* _REQUIREMENT 1_: Please decide whether each statement agrees with the chainsaw blog post, answering yes or no and quoting the words of the post that settle it. (a) The saw used for the pruning was a 20-inch Poulan Pro. (b) The chainsaw got loose from the writer's hands. (c) When checked on the lawn, the chain turned out to be broken.
* _REQUIREMENT 2_: Name every part of the chainsaw that the chainsaw blog post mentions.
* _REQUIREMENT 3_: Quote the chainsaw blog post word for word, starting at "Tuesday, May 18, 2010" and ending at "went at it.".

* _TEXT TO READ_:
_ _ _
Tuesday, May 18, 2010

The Great Deer Park Chainsaw Death Fiasco Debacle

I almost killed my chainsaw three weeks ago, though to be fair it tried to kill me back.

Mrs Stevie1 had expressed a desire to have the enormous Arbor Vitae bushtree growing between the King Crimson Maple we planted in the corner of the property and the struggling-back-to-life stump of the Intolerable Berry Menace - already subjected to chainsaw justice two years running - pruned tootsweet, so I dug out the 20-inch Poulan Pro and went at it.

I'd done most of the cutting, and turned the bushtree into a sort of vertical green poodle, it being several feet taller than me, when the chainsaw let out an almighty bang and tried to leap out of my hands.

Regular reader2 of this blog will know that I'm long accustomed to power tools attempting wily bids for freedom, so it didn't manage to free itself from my vise-like manly grip.

Which was a pity really, I realized when I came to think about it later, because a spinning chainsaw blade has a lot of energy that has to go somewhere in the event the engine comes to an abrupt stop, and that was why the blade - which had decided to make an independent bid for freedom and jumped off the guide bar in anticipation of getting a head start while I chased the saw around the garden but had hung up on the drive cog - swished around in impressive, razor sharp circles, threatening now my crotch, now my face.

Mindful of the hazard posed to others in the vicinity I warned them of the danger by emitting a series of loud, falsetto shrieks as I desperately dodged the whirling blade of unpleasant and embarrasing cuts should it score a palpable hit. It was all very trying.

Eventually the blade was done with its anti-handyman jiggery-pokery and I kicked aside the sawn-off bits of bushtree and sat on the lawn to assess the damage.

I thought at first that maybe the chain had broken, but it seemed whole, though hopelessly tangled. It took me several minutes to puzzle out the series of events that it had gone through to achieve the knotted mess it had become, and restore the more usual circular arrangement.
_ _ _
* _EXTRACTED INFORMATION_:
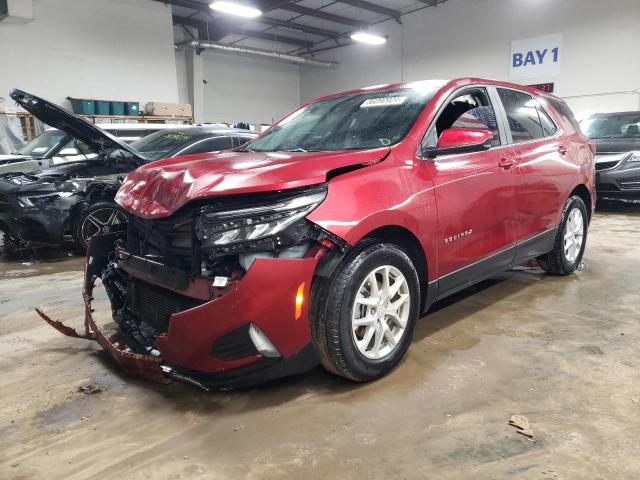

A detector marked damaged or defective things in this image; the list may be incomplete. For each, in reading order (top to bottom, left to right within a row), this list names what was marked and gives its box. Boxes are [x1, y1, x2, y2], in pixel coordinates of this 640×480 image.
_ _ _
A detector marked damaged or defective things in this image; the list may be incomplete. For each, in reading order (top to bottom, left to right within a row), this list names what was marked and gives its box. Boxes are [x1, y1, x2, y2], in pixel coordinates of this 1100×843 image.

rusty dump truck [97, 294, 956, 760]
_ _ _
* _CORRECT RESULT 1_:
(a) Yes: "I dug out the 20-inch Poulan Pro"
(b) No: "it didn't manage to free itself from my vise-like manly grip"
(c) No: "it seemed whole, though hopelessly tangled"

* _CORRECT RESULT 2_: blade, guide bar, drive cog, engine, chain

* _CORRECT RESULT 3_:
Tuesday, May 18, 2010

The Great Deer Park Chainsaw Death Fiasco Debacle

I almost killed my chainsaw three weeks ago, though to be fair it tried to kill me back.

Mrs Stevie1 had expressed a desire to have the enormous Arbor Vitae bushtree growing between the King Crimson Maple we planted in the corner of the property and the struggling-back-to-life stump of the Intolerable Berry Menace - already subjected to chainsaw justice two years running - pruned tootsweet, so I dug out the 20-inch Poulan Pro and went at it.